----- Input for this task -----

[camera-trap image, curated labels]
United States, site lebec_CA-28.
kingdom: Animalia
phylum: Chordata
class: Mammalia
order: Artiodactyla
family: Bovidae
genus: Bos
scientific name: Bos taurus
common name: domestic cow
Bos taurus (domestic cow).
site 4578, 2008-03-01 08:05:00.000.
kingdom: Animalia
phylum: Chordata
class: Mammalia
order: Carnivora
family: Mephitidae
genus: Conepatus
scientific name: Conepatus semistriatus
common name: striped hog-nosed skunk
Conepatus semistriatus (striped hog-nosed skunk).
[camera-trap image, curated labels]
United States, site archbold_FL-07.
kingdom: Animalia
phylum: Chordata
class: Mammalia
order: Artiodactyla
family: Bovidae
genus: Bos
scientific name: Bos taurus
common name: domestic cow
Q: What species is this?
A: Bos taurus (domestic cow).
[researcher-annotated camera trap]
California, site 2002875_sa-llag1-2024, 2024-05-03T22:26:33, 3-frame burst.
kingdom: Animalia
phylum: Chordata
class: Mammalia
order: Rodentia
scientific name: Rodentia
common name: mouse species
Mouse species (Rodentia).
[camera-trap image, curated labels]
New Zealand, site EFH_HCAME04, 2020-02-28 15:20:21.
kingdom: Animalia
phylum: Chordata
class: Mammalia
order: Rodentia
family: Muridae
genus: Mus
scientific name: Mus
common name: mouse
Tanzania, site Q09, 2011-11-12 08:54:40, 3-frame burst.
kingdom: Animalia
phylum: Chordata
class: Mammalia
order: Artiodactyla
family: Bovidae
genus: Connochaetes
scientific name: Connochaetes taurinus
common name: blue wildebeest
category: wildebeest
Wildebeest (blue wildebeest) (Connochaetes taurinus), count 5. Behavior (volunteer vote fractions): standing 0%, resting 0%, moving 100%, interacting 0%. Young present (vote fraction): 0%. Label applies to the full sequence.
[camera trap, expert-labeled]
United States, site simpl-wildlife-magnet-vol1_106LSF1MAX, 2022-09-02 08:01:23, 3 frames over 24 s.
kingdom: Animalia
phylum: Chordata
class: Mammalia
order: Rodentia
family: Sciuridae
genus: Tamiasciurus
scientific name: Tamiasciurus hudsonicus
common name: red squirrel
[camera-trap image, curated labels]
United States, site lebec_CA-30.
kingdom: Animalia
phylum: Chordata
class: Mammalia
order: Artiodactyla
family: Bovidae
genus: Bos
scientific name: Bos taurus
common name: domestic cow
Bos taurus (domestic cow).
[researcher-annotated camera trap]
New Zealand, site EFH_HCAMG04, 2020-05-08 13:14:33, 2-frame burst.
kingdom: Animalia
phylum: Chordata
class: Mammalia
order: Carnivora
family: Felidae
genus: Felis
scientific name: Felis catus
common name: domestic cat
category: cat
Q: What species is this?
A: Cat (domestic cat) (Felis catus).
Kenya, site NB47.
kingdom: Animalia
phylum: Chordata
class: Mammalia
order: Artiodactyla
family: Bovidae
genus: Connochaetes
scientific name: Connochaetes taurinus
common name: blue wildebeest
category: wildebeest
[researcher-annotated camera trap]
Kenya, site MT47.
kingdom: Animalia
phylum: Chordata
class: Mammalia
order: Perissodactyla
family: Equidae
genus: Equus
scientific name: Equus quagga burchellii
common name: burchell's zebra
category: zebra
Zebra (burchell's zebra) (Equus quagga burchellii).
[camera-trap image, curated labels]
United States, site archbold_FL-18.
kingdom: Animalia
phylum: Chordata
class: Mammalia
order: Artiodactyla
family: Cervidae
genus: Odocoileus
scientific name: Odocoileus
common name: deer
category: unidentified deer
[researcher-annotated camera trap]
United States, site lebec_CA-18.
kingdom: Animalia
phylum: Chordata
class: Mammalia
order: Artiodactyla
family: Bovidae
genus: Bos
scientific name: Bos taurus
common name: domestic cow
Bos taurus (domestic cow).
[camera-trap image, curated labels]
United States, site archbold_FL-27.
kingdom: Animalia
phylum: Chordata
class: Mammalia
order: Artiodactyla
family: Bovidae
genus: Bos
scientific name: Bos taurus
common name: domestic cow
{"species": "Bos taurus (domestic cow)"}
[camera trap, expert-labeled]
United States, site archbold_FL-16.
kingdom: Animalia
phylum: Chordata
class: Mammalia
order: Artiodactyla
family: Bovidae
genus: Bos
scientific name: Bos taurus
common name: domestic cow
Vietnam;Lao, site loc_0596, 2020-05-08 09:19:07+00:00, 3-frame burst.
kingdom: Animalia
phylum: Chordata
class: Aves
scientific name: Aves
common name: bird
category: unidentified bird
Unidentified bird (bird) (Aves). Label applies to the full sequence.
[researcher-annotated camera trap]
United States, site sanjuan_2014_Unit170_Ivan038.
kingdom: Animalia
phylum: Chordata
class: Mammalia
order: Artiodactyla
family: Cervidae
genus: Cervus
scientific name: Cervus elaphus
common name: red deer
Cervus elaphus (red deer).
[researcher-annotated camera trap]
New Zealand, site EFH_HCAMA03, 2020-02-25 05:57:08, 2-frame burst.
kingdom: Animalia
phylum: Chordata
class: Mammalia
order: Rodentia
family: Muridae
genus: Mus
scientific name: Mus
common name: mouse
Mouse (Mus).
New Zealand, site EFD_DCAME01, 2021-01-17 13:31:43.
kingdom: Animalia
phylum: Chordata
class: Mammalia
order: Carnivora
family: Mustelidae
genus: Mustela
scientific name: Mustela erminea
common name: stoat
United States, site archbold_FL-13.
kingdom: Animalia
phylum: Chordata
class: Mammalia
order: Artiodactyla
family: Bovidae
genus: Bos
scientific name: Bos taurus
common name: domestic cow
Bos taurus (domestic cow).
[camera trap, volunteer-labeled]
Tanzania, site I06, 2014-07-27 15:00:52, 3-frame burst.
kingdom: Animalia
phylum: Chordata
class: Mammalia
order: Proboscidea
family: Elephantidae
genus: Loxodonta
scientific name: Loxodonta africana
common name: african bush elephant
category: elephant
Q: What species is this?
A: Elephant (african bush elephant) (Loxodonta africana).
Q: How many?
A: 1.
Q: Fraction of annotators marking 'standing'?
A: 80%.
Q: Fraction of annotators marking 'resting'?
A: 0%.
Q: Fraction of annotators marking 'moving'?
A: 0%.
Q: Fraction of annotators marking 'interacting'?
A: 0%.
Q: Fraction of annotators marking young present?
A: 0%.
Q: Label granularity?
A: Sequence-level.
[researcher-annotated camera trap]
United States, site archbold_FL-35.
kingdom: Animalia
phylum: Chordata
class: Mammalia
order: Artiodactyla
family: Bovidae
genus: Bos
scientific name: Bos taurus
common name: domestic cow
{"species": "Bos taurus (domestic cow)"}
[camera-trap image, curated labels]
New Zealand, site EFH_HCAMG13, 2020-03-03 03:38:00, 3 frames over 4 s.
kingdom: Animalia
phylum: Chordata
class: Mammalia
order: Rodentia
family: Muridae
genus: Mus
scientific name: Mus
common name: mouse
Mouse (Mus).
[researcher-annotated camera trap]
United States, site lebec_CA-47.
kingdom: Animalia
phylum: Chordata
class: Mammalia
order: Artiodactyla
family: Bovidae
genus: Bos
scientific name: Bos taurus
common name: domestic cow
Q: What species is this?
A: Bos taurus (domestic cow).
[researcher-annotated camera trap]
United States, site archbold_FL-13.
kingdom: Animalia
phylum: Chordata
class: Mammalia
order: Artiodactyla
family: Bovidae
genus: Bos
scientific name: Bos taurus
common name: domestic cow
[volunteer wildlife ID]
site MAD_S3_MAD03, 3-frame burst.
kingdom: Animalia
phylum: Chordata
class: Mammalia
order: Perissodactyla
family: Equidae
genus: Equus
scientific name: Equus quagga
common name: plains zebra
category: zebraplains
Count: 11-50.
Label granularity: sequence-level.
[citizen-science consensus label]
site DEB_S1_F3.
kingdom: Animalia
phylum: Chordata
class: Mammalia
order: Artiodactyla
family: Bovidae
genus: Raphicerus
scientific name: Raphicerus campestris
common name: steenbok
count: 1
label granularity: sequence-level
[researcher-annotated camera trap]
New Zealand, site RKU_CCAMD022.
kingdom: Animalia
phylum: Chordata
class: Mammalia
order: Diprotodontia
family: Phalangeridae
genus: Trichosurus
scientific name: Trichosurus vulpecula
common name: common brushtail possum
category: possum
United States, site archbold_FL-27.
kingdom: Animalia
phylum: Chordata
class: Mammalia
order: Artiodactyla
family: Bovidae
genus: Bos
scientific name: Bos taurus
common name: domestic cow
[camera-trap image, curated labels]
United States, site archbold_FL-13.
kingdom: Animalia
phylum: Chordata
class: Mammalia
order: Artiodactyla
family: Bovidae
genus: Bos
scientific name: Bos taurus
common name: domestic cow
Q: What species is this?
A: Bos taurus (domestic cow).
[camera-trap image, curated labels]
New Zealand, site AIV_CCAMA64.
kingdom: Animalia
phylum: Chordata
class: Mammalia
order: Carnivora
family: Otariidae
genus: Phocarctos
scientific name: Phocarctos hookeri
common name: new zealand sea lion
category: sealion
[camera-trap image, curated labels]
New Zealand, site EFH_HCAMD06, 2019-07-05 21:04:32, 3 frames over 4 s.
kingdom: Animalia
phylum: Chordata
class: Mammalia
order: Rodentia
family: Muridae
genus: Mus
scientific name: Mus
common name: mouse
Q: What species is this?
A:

-----

Reproduce, word for word and in full, only the lines above that start at the line with "[volunteer wildlife ID]" and run through the line with "Count: 11-50.", both ends included.

Result below:
[volunteer wildlife ID]
site MAD_S3_MAD03, 3-frame burst.
kingdom: Animalia
phylum: Chordata
class: Mammalia
order: Perissodactyla
family: Equidae
genus: Equus
scientific name: Equus quagga
common name: plains zebra
category: zebraplains
Count: 11-50.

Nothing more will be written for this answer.